Of course, the big question on everyone’s mind and lips is ‘what’s next?!?’. Folks are part anxious, part curious, and part excited to find out where we go from here and what I am going to do now that I’m pastor. And more than a few parishioners have ideas – some already laid out in no small detail – about what they think should be my priorities and plans!

While I do indeed have ideas, hopes, and even plans of my own, my response is the same to all: give us time. Time to connect with each other (especially key leadership), time to settle in, time to adapt to this new reality practically and emotionally. In more than a few ways, we’re still firming up the basics of ministerial presence – I don’t (yet!) have an office phone, our parish emergency line is being finalized, our laptops only just issued, and email address access being distributed…. to say nothing of the human side of starting anew. Rest assured that a vision and plan is going to come together, but it will take time. For now, let’s work on simply being a parish family together – no small task in itself.

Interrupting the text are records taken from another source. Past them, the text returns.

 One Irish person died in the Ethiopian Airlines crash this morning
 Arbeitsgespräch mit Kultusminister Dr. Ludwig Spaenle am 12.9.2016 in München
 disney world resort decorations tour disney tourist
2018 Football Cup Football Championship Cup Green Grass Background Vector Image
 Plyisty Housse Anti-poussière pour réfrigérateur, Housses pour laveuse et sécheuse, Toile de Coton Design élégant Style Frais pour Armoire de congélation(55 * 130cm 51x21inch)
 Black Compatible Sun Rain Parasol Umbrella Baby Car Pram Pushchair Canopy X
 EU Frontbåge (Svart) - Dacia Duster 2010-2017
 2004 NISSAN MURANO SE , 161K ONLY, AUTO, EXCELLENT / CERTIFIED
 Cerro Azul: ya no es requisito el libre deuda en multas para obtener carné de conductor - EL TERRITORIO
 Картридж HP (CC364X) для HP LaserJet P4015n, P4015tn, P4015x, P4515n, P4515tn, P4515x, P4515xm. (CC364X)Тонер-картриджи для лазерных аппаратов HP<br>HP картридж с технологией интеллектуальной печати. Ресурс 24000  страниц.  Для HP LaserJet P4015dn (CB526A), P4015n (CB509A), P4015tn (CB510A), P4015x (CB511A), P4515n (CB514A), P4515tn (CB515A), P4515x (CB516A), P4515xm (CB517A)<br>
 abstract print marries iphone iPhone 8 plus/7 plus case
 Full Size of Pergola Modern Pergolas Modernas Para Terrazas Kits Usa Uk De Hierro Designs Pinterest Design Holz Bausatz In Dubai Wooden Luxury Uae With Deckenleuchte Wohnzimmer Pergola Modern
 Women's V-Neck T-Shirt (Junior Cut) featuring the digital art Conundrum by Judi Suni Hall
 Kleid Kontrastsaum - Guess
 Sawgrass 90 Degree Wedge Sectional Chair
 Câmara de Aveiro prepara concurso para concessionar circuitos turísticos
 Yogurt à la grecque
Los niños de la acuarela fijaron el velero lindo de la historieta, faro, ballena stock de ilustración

Initial priorities – laying the foundation for the coming months

All that said, we’re not just sitting around! Though it is a quiet time of year for parishes, summertime is crucial for making preparations for the coming liturgical year, sacramental preparations, and parish life. With that in mind, I’ve got three priorities that I’m currently working through – in this order: 1) priest life, 2) liturgy, and 3) faith formation.

Priest life is my shorthand for getting all three of us priests – myself, Father Ed, and Father Gali – sorted in the way of day-to-day living and ministry. Not only regular living arrangements at our shared rectory in Port Angeles, but also sorting out how we will use the rectories across the parish family (for example, I’ll be staying overnight in Forks at the rectory this weekend to avoid unnecessary driving). Keys, linens, toiletries, water, electricity, wifi, the works – all needing checked, set up, and shared among us.

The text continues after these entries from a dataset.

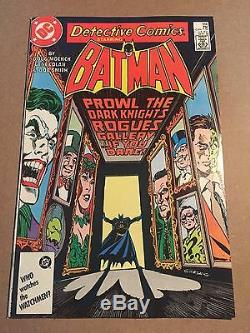 Detective Comics #566 Rogues Gallery High Grade! Lots More Books Up For Sale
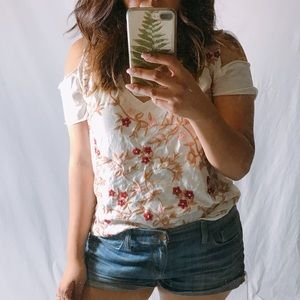 {LUCKY BRAND} Embroidered Cold Shoulder Tee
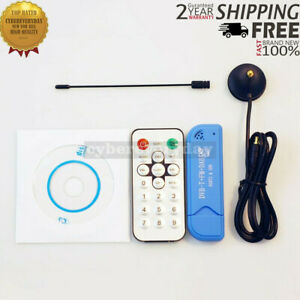 DVB-T-DAB-FM-RTL-SDR-USB-Tuner-Receiver-RTL2832U-R820T2-TV-Stick-Complete-Kit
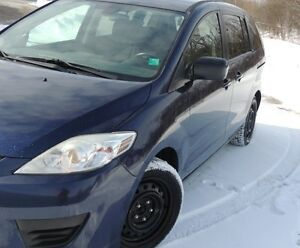 Beautiful Blue 2010 Mazda5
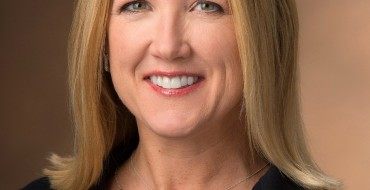 Deborah Wahl Chosen to Lead Global Marketing for Cadillac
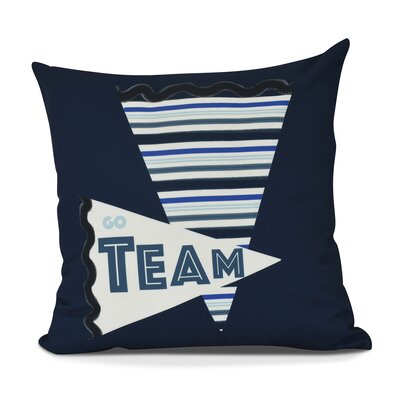 Bauer Go Team! Word Outdoor Throw Pillow Size: 16 H x 16 W, Color: Navy Blue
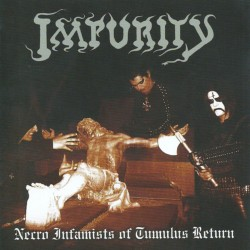 IMPURITY - Necro Infamists...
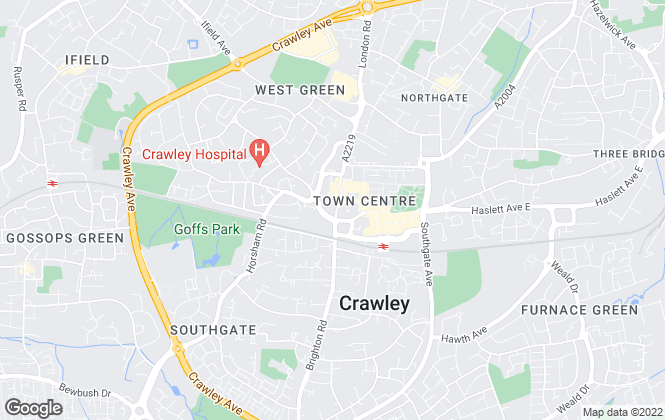 Map for HOMESpartnership, Crawley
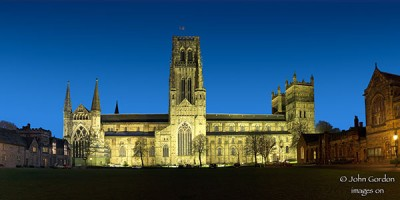DH34 Durham Cathedral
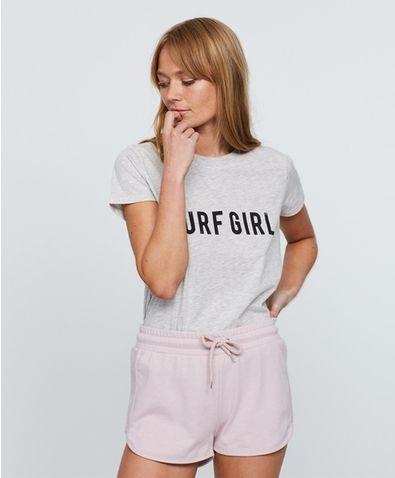 Sida 3 - Kläder och mode online – Gina Tricot - Gina Tricot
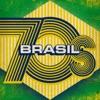 Brasil 70s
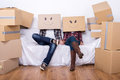Moving home Royalty Free Stock Photo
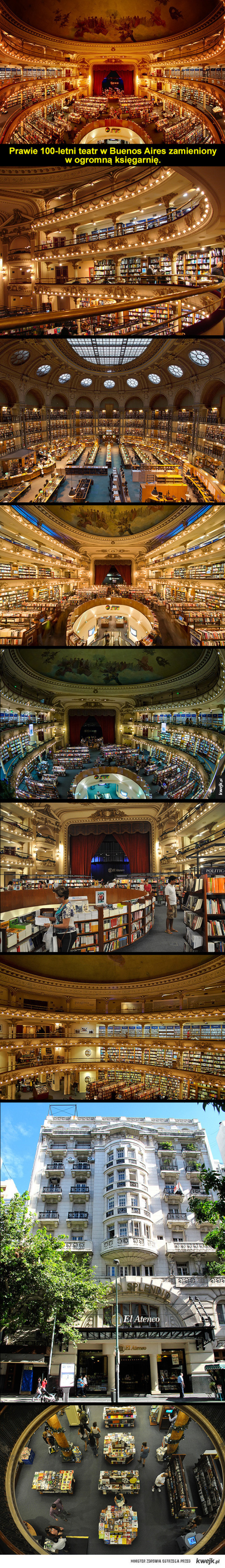 Przepiękna księgarnia
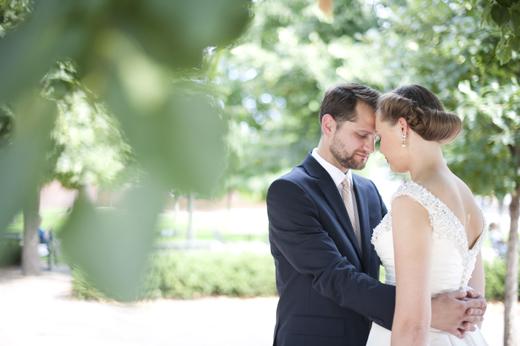 Gibbs Farm Wedding Photos 25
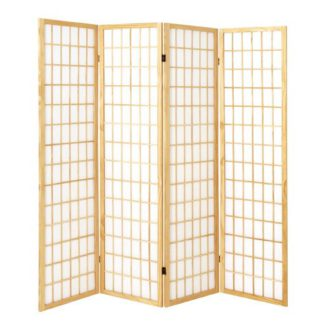 An Image of Wooden 4 Panel Folding Room Divider In Natural
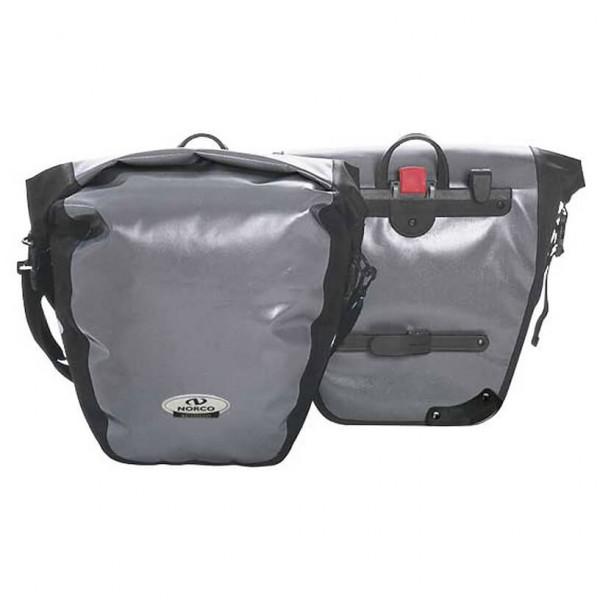 Norco Bags - Arkansas Hinterradtasche - Pannier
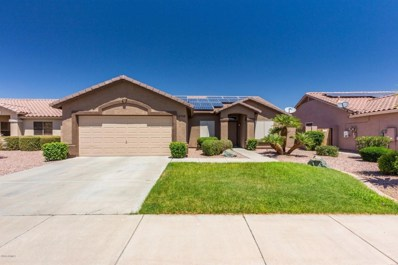 15708 N 161ST Avenue, Surprise, AZ 85374 - MLS#: 5785892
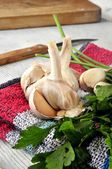 Ingredients for cooking a delicious kitchen elaboration meal — Stock Photo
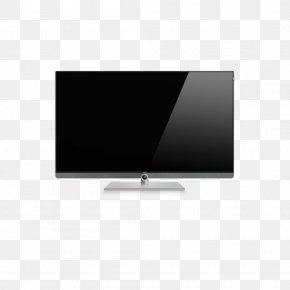 Ultrahighdefinition Television - Television Set Ultra-high-definition Television LG Electronics LED-backlit LCD 4K Resolution PNG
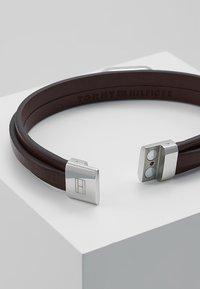 Tommy Hilfiger - CASUAL CORE - Armband - braun - 4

Thanks to being the pastor and architect of our schedule, I have a pretty firm grasp of the new schedule and rotation arrangements – but this is also something needed learned by all three of us. Things like addresses & directions, drive times, and simply who is where when are all being internalized and processed.

Last but certainly not least is the work of getting to know each community! Not only people, but practicalities of each location – where to park, where facilities are located, sacristy arrangements, and even where the priest simply sits at Mass – they are all slightly different! And while only the pastor is rotating among every single location (once a week, every week!), our two vicars will be balancing at least two locations every week, learning about and adapting to them as needed.

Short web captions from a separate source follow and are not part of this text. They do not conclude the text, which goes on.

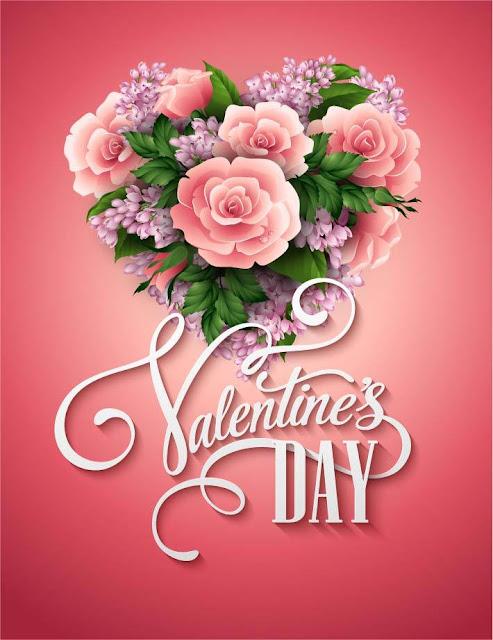 Valentines Day flower wallpaper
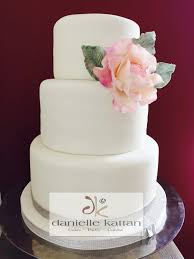 flower fondant cakes danielle kattan wedding cakes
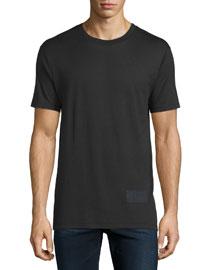 Short-Sleeve Jersey T-Shirt, Black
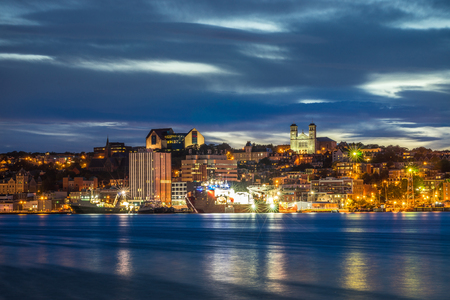 St Johns cityscape at the evening, capital of Newfoundland and Labrador, Canada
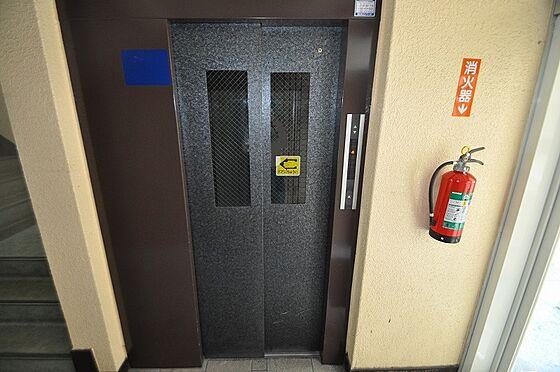 ビル(建物全部)-福岡市東区香住ケ丘2丁目 募集時入居率アップに繋がるエレベーター有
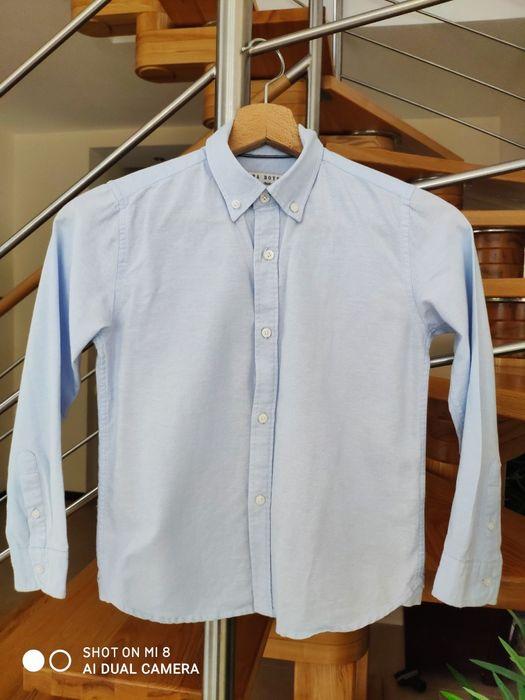 Koszula chłopięca niebieska marki Zara rozmiar 118 size 56  ktjRR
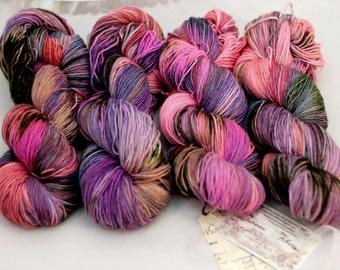 "Hand Dyed Sock Yarn superwash Celeste in ""Firebird IV"" yarn superwash merino nylon"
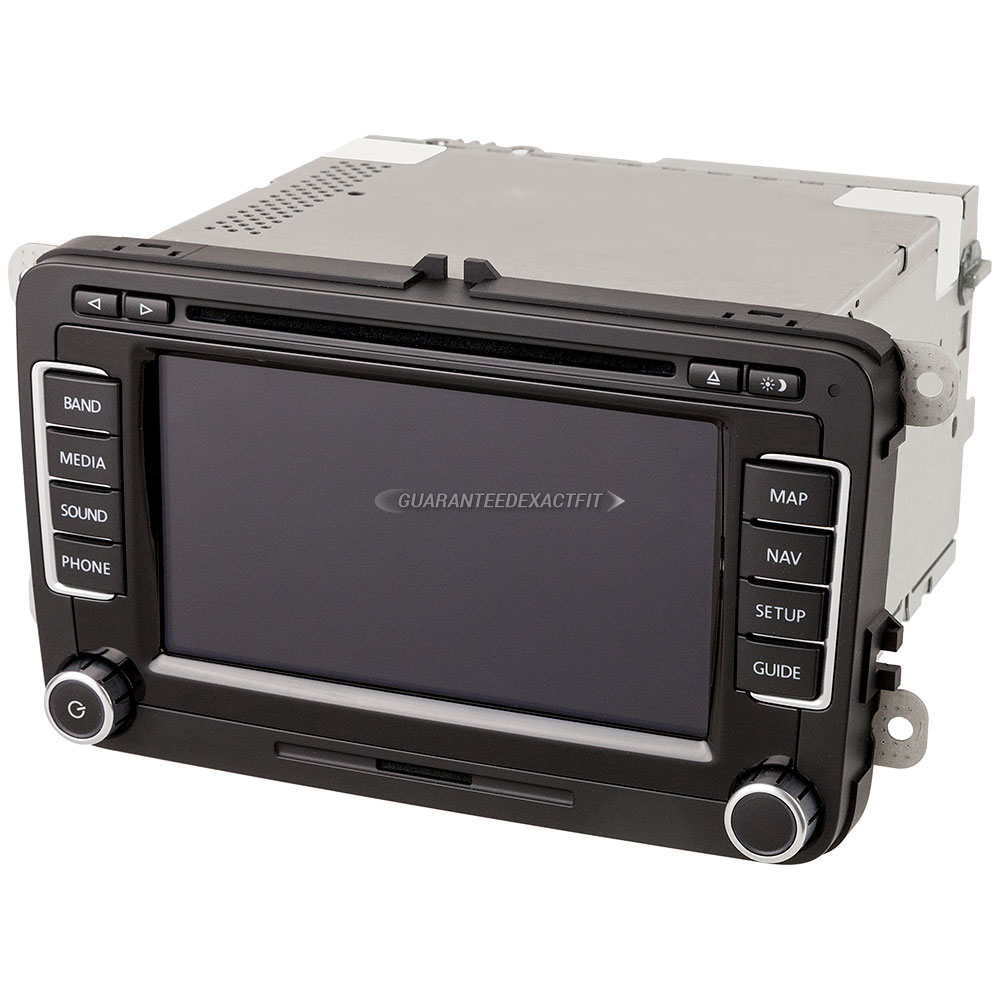 Navigation units remanufactured for volkswagen jetta volkswagen navigation unit navigation unit biocorpaavc Gallery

Which brings us to liturgy and liturgical celebrations. The second priority I have as pastor is connecting with the liturgical leaders of each parish, learning how things are done at the various locations, and settling on standard expectations & practices. Where changes need to be made, the right people need to be in on the discussion and those affected will need clear and consistent communication not only of the what but also the why of those decisions.

For those who have already celebrated Mass with me, you’ll have heard me talk about a theme that will be a regular refrain: legitimate diversity within the liturgical law of the Church. While those things that are not permitted by the Church will need to be brought to a close, there is far more diversity allowed for in liturgical celebration than most people know! Some of it is quite singular, such as whether or not the priest wears a biretta or not (see my pastor’s notes!). Some is more far-reaching, such as whether or not the sign of peace is extended among the congregation.1

The first part of liturgical work is a cheat sheet of priest practices so that all our priests & parishes – especially our sacristans! – can celebrate liturgies with ease and confidence. The larger work will be examining our liturgical celebrations and seeing how we can ensure that our liturgical practices within the laws of the Church and our archdiocese while still allowing for legitimate diversity.

Finally, I will be working on mapping out our faith formation programs with our faith formation staff. The highest work of these programs is in sacramental preparation – baptism, first reconciliation & first holy communion, confirmation, OCIA, and marriage. First we’ll need to collect information on the current practices across the parish family, seeing how we do things similarly and differently at each location. The goal will be to establish common policies, standards and practices, along with clear paths of communication for implementing those.

We’ll also look at extra-sacramental2 faith formation – CCD, youth, young adult, and study groups. Examining what demographics and needs are being covered well and where we need to plan (and dream!) to change or expand our current offerings. Perhaps the highest priority for me in this will be enabling regular and meaningful priest presence in our sacramental preparation and extra-sacramental faith formation programs. Though this will not be possible in many of the programs as currently scheduled,3 there are yet quite a few opportunities that will be exciting to explore and implement.

Special note should be made of our parish school, which is the single largest faith formation program in all of the Olympic Peninsula. Having our priests present for drop-off before school, present in the classrooms each week, and otherwise taking part in the mission of Catholic education is both low-hanging fruit (its literally across the street from our home!) and potentially deeply affective & effective ministry. Though classes are not currently in session, I’ll be working closely with our principal to dream about the coming school year.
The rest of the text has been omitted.